+++ DATA PROVIDED +++

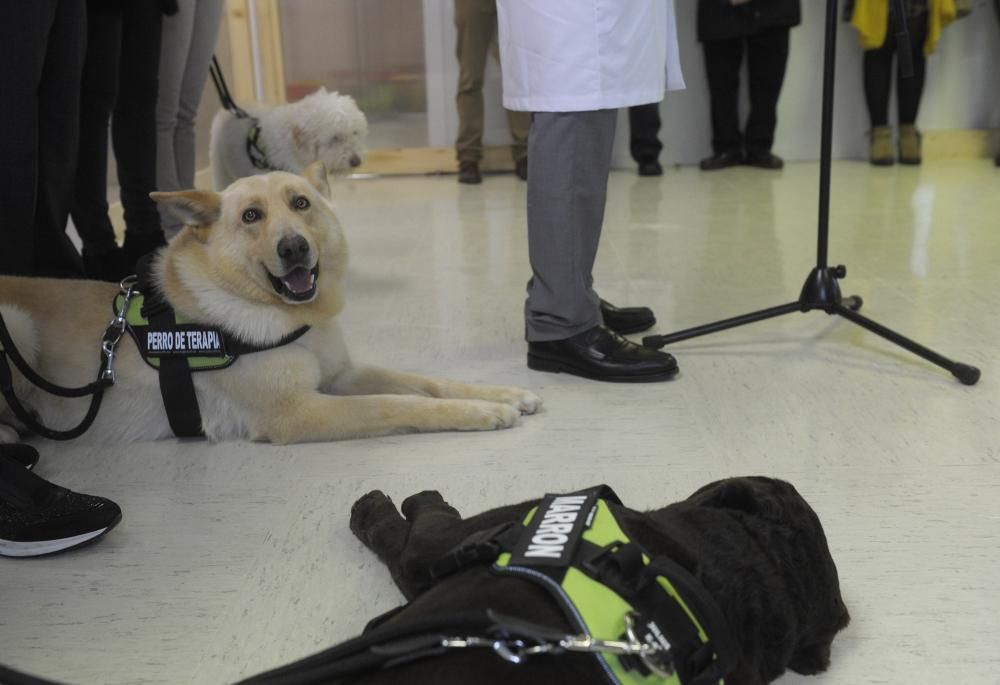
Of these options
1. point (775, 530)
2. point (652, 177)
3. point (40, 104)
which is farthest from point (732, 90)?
point (775, 530)

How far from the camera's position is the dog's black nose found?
1840 millimetres

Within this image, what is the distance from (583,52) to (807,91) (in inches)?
176

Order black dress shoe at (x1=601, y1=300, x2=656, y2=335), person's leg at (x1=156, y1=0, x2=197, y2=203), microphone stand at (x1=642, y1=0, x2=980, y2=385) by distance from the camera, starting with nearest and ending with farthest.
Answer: microphone stand at (x1=642, y1=0, x2=980, y2=385) → black dress shoe at (x1=601, y1=300, x2=656, y2=335) → person's leg at (x1=156, y1=0, x2=197, y2=203)

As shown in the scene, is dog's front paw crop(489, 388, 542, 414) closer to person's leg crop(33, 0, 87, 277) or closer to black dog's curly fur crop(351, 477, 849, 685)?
black dog's curly fur crop(351, 477, 849, 685)

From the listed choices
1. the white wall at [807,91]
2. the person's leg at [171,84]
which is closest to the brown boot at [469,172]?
the white wall at [807,91]

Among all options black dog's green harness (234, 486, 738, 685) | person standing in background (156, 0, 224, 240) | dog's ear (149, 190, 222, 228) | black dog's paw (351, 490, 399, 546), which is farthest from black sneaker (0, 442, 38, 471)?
person standing in background (156, 0, 224, 240)

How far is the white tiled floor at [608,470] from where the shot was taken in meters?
1.21

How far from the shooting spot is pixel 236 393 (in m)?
1.83

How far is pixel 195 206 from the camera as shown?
1.85 m

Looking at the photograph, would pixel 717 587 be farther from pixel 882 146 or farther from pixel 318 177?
pixel 882 146

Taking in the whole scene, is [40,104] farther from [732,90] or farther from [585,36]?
[732,90]

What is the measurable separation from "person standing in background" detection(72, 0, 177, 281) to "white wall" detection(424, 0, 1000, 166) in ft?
10.5

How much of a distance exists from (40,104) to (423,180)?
3594 mm

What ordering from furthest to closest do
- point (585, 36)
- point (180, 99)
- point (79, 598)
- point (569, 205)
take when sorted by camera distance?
point (180, 99)
point (569, 205)
point (585, 36)
point (79, 598)
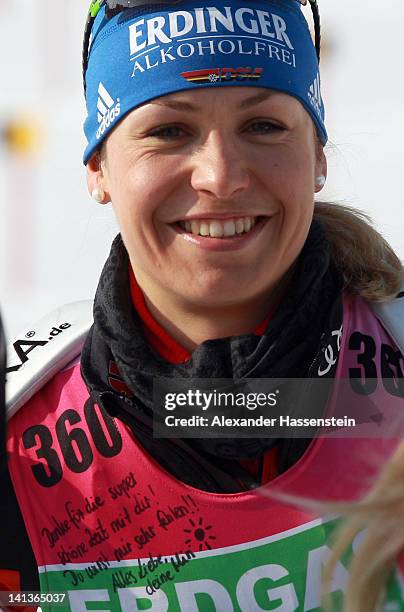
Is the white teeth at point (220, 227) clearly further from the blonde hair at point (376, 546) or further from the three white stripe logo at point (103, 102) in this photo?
the blonde hair at point (376, 546)

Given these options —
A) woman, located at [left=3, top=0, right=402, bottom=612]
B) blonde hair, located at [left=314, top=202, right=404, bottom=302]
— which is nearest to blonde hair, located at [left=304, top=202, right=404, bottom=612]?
woman, located at [left=3, top=0, right=402, bottom=612]

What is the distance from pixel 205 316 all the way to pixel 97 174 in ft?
1.27

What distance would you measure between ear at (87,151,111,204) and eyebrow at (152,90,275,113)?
0.24 meters

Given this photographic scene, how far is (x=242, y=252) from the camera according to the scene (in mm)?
1747

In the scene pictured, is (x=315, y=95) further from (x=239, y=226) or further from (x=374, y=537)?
(x=374, y=537)

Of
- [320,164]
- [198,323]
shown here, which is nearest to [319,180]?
[320,164]

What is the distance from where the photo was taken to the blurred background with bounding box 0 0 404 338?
10.2 ft

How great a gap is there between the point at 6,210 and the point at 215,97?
83.4 inches

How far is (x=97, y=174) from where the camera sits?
1.97 metres

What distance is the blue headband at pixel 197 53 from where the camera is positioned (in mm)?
1749

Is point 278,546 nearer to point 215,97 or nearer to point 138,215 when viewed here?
point 138,215

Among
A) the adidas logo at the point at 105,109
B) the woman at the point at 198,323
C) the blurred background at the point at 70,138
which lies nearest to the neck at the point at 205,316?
the woman at the point at 198,323

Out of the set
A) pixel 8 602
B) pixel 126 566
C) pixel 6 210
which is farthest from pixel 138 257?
pixel 6 210

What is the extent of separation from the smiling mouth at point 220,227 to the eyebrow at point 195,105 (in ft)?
0.66
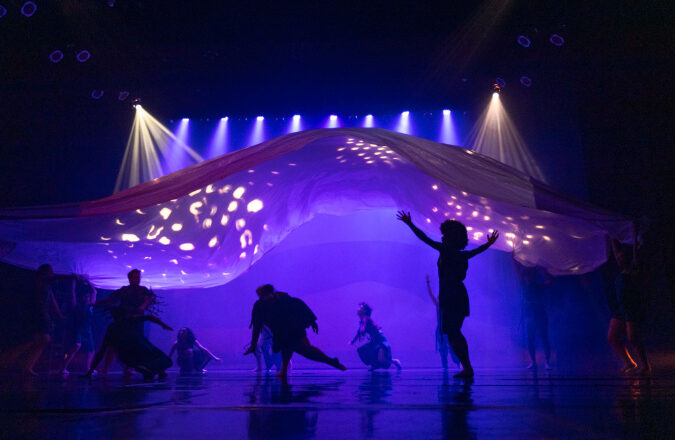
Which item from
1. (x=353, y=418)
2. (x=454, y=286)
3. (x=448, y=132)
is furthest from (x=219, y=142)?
(x=353, y=418)

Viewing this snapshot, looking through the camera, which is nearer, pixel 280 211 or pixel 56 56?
pixel 280 211

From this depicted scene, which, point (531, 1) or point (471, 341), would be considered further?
point (471, 341)

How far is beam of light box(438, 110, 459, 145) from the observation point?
37.8ft

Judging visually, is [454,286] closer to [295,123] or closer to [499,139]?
[499,139]

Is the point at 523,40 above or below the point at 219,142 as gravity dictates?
above

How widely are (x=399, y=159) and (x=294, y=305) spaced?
9.06ft

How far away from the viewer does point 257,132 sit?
11.9 m

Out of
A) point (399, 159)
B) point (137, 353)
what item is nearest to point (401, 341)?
point (399, 159)

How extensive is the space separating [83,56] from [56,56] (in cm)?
51

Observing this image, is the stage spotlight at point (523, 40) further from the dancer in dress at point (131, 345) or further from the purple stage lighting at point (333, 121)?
the dancer in dress at point (131, 345)

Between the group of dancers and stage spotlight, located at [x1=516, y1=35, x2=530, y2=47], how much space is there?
14.6 ft

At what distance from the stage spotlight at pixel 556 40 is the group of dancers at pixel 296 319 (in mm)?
4547

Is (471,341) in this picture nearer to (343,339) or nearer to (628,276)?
(343,339)

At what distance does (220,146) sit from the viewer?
12.0m
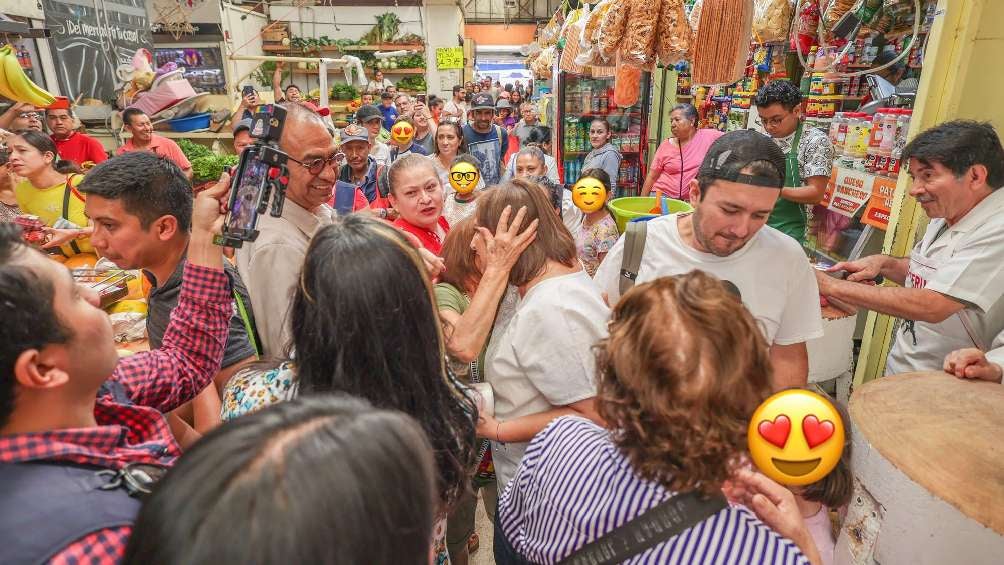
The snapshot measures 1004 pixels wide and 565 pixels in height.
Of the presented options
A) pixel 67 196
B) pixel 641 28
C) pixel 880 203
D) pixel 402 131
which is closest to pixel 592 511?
pixel 641 28

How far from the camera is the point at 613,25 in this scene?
2666mm

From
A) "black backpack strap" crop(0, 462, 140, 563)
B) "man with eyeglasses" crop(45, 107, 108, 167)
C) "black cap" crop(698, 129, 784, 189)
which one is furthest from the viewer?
"man with eyeglasses" crop(45, 107, 108, 167)

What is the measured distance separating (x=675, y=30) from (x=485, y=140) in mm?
2746

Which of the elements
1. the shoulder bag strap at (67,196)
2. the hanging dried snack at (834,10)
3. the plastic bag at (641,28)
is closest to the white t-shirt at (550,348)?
the plastic bag at (641,28)

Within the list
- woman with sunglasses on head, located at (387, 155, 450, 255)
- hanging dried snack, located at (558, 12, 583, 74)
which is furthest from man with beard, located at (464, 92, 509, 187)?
woman with sunglasses on head, located at (387, 155, 450, 255)

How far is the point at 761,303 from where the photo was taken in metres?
1.77

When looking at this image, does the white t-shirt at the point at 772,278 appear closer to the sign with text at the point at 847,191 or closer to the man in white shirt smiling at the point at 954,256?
the man in white shirt smiling at the point at 954,256

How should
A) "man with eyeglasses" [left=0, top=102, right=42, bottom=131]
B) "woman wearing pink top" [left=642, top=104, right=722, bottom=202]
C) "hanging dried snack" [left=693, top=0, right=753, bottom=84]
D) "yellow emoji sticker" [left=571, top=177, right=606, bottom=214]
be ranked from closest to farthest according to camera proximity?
"hanging dried snack" [left=693, top=0, right=753, bottom=84]
"yellow emoji sticker" [left=571, top=177, right=606, bottom=214]
"man with eyeglasses" [left=0, top=102, right=42, bottom=131]
"woman wearing pink top" [left=642, top=104, right=722, bottom=202]

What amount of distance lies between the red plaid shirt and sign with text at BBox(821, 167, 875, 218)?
3271 mm

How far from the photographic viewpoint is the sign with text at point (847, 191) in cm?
293

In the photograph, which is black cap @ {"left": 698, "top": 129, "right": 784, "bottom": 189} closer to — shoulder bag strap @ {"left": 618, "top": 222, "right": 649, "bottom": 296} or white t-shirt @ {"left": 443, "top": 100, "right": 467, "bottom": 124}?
shoulder bag strap @ {"left": 618, "top": 222, "right": 649, "bottom": 296}

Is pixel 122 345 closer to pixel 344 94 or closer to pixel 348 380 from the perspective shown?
pixel 348 380

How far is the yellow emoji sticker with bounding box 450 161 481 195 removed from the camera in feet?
10.5

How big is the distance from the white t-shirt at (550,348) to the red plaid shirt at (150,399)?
805 millimetres
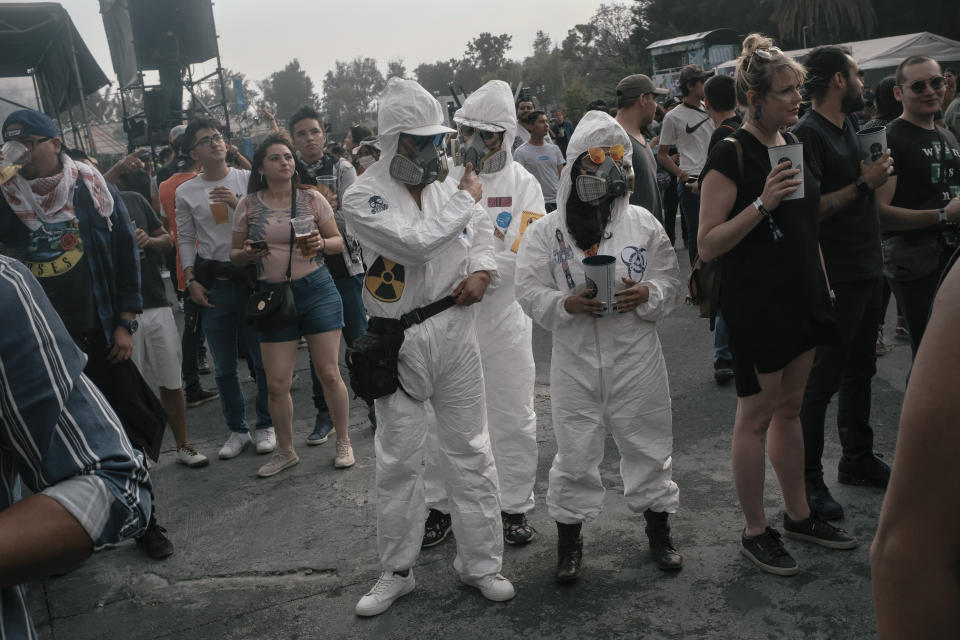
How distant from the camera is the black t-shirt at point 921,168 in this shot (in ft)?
15.1

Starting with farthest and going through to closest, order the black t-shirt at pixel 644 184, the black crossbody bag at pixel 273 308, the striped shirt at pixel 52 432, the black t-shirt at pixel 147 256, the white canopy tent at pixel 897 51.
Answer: the white canopy tent at pixel 897 51 < the black t-shirt at pixel 147 256 < the black crossbody bag at pixel 273 308 < the black t-shirt at pixel 644 184 < the striped shirt at pixel 52 432

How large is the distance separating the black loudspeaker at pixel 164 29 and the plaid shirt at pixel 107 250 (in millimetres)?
14036

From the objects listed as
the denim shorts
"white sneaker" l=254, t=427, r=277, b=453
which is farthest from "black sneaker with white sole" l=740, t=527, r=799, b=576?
"white sneaker" l=254, t=427, r=277, b=453

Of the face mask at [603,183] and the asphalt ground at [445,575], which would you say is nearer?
the asphalt ground at [445,575]

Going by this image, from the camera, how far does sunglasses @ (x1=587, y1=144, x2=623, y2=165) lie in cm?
384

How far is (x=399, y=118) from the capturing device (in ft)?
12.8

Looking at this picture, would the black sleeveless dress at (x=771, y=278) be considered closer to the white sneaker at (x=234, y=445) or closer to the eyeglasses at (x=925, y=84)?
the eyeglasses at (x=925, y=84)

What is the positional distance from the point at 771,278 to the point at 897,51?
2531cm

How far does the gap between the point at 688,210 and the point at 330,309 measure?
3999mm

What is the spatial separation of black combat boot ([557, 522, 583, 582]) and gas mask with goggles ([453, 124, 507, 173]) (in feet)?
6.55

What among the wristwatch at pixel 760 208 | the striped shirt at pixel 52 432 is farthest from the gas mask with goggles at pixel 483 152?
the striped shirt at pixel 52 432

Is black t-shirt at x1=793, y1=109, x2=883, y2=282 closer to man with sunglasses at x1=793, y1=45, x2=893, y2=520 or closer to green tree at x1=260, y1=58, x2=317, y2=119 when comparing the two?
man with sunglasses at x1=793, y1=45, x2=893, y2=520

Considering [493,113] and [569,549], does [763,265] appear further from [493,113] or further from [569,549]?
[493,113]

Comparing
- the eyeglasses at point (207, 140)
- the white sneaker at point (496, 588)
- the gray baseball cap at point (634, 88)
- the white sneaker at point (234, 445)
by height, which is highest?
the gray baseball cap at point (634, 88)
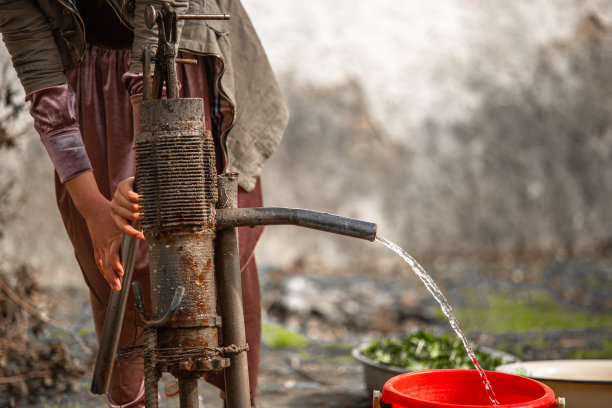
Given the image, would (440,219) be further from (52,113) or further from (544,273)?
(52,113)

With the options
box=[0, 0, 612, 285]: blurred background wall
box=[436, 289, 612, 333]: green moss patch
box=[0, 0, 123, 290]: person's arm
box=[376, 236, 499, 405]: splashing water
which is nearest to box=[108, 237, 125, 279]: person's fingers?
box=[0, 0, 123, 290]: person's arm

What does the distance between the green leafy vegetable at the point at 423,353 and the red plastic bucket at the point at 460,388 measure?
113 cm

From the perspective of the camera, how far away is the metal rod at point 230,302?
1313mm

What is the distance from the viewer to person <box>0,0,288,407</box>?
1.59 meters

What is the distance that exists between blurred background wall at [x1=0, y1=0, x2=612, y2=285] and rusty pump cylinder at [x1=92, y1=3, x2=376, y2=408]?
15.1 ft

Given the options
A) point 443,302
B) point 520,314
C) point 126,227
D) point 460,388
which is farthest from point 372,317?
point 126,227

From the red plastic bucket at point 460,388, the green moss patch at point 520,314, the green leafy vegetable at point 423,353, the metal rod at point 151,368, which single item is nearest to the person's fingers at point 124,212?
the metal rod at point 151,368

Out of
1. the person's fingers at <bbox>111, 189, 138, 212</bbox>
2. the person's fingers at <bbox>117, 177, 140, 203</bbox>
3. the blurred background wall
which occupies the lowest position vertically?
the person's fingers at <bbox>111, 189, 138, 212</bbox>

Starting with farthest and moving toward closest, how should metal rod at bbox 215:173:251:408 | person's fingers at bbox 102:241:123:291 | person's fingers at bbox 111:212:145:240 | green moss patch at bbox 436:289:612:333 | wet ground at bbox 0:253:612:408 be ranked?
green moss patch at bbox 436:289:612:333 → wet ground at bbox 0:253:612:408 → person's fingers at bbox 102:241:123:291 → person's fingers at bbox 111:212:145:240 → metal rod at bbox 215:173:251:408

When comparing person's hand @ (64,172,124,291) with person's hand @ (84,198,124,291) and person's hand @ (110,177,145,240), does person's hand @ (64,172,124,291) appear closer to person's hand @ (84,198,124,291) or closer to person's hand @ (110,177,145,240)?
person's hand @ (84,198,124,291)

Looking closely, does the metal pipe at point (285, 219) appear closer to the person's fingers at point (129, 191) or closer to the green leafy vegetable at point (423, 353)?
the person's fingers at point (129, 191)

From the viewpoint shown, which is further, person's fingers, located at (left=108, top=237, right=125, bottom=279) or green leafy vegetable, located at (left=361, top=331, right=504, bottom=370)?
green leafy vegetable, located at (left=361, top=331, right=504, bottom=370)

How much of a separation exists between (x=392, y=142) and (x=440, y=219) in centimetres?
81

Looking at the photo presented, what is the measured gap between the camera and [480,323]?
15.5 feet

+++

- **TASK BRIEF**: Return the lines from the line containing "Looking closely, does" to the end of the entries above, exactly as they appear and with no other output.

- **COMPLETE ANSWER**:
Looking closely, does the metal pipe at point (285, 219) appear closer to the person's fingers at point (129, 191) or closer to the green leafy vegetable at point (423, 353)?
the person's fingers at point (129, 191)

From the viewpoint shown, which is further, person's fingers, located at (left=108, top=237, right=125, bottom=279) or green leafy vegetable, located at (left=361, top=331, right=504, bottom=370)?
green leafy vegetable, located at (left=361, top=331, right=504, bottom=370)

How much of a separation exists between (x=392, y=142) and (x=440, y=219) in centimetres?
81

Looking at the photo presented, what is the measured gap between the camera and [480,323]?
15.5 feet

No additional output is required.